I think that's what the mystic traditions have always known, they teach us how to dance with opposites. The desert teachers I come from didn't run from heat or cold, they let the body sit in both until it learned what it was made of.

And the beauty is that when you manage to hold the tension long enough, something arrives. A third way that comes up from somewhere deeper than your thinking mind. It almost never shows up as a thought, it comes as an image, a gesture, a song's lyrics that won't leave you, a dream, the sudden tilt of how a room feels. Your head can't make it appear but you will recognize it once it does.

This is why symbols matter. The deeper mind doesn't speak in sentences. It speaks in images, gestures, dreams or the lyrics of a song. Take oracles, rituals, the old motifs people have kept across cultures for thousands of years, these were translators, ways of making the unsayable hearable, the invisible visible. The third way always comes through them. And learning to listen, in the end, this how you craft a life you are proud of.

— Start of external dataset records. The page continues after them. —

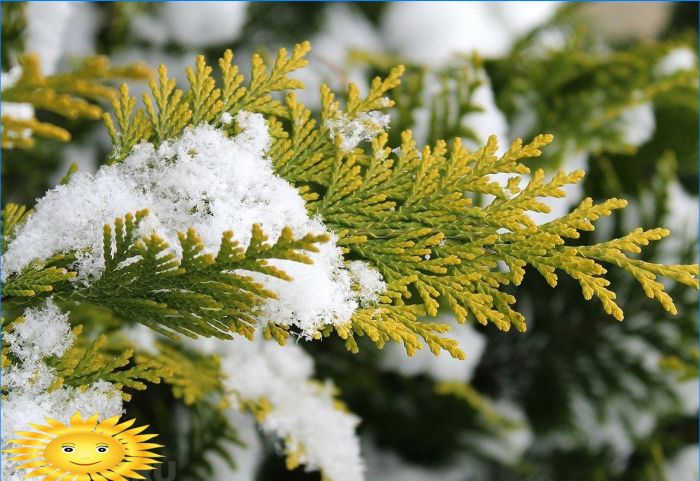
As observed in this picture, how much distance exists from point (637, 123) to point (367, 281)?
129cm

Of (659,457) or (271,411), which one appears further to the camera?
(659,457)

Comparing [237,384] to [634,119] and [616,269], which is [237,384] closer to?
[616,269]

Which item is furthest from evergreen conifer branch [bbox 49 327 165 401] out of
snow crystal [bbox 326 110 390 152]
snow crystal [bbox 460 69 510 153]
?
snow crystal [bbox 460 69 510 153]

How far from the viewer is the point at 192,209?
34.1 inches

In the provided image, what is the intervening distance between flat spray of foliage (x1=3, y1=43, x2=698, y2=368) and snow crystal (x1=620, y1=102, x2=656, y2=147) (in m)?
0.99

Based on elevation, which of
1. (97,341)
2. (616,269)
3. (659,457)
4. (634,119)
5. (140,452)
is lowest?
(659,457)

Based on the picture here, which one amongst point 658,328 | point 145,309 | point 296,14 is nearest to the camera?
point 145,309

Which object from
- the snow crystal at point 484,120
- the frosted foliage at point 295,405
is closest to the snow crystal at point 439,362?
the frosted foliage at point 295,405

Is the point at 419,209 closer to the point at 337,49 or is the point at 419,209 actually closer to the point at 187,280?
the point at 187,280

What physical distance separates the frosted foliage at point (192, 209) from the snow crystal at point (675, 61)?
1.40 metres

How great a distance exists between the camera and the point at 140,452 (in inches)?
34.5

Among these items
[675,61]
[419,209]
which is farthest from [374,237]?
[675,61]

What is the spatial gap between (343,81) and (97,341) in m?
1.05

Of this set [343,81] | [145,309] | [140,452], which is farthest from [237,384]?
[343,81]
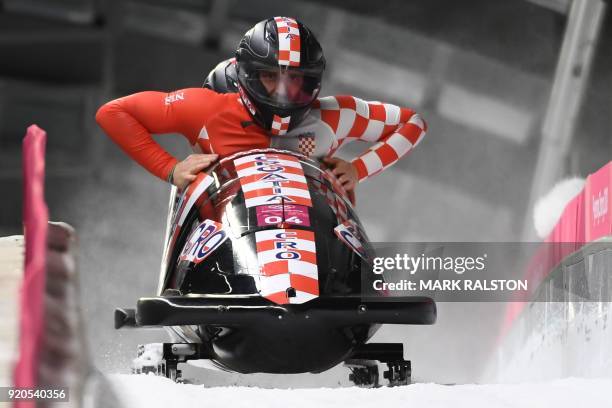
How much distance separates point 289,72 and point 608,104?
221 inches

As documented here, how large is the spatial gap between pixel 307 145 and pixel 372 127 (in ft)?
1.78

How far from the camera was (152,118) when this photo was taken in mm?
5613

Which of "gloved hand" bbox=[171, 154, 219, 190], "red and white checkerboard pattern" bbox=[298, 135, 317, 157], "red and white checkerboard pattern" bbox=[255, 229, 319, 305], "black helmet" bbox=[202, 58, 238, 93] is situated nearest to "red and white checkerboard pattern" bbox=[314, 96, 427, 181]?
"red and white checkerboard pattern" bbox=[298, 135, 317, 157]

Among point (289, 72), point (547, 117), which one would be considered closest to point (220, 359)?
point (289, 72)

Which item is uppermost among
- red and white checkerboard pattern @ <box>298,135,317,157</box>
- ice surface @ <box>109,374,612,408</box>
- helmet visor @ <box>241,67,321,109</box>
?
helmet visor @ <box>241,67,321,109</box>

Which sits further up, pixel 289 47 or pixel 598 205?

If you've followed me you now know that Maktoub means destiny and studio means experimentation. Together they hold what I believe about how a life takes shape: destiny isn't a script you're handed at birth, it's what rises when you stay long enough with the pulls of being alive, fear and courage, your roots and your becoming, the paths opening and the paths closing.

What you're crafting, in the end, isn't a life so much as the muscle that lets a life be made. The patience to stay a little longer in the tension next time, the attention to recognize the image when it finally surfaces, the trust that something is moving in you even when nothing on the surface looks like it is.

And the strange thing about muscles is that they grow without your noticing. Every time you use this one, the life you're living in reshapes itself a little because you let it teach you, slowly, what it wanted to become.

So hold the tension of opposites, a third way will always rise.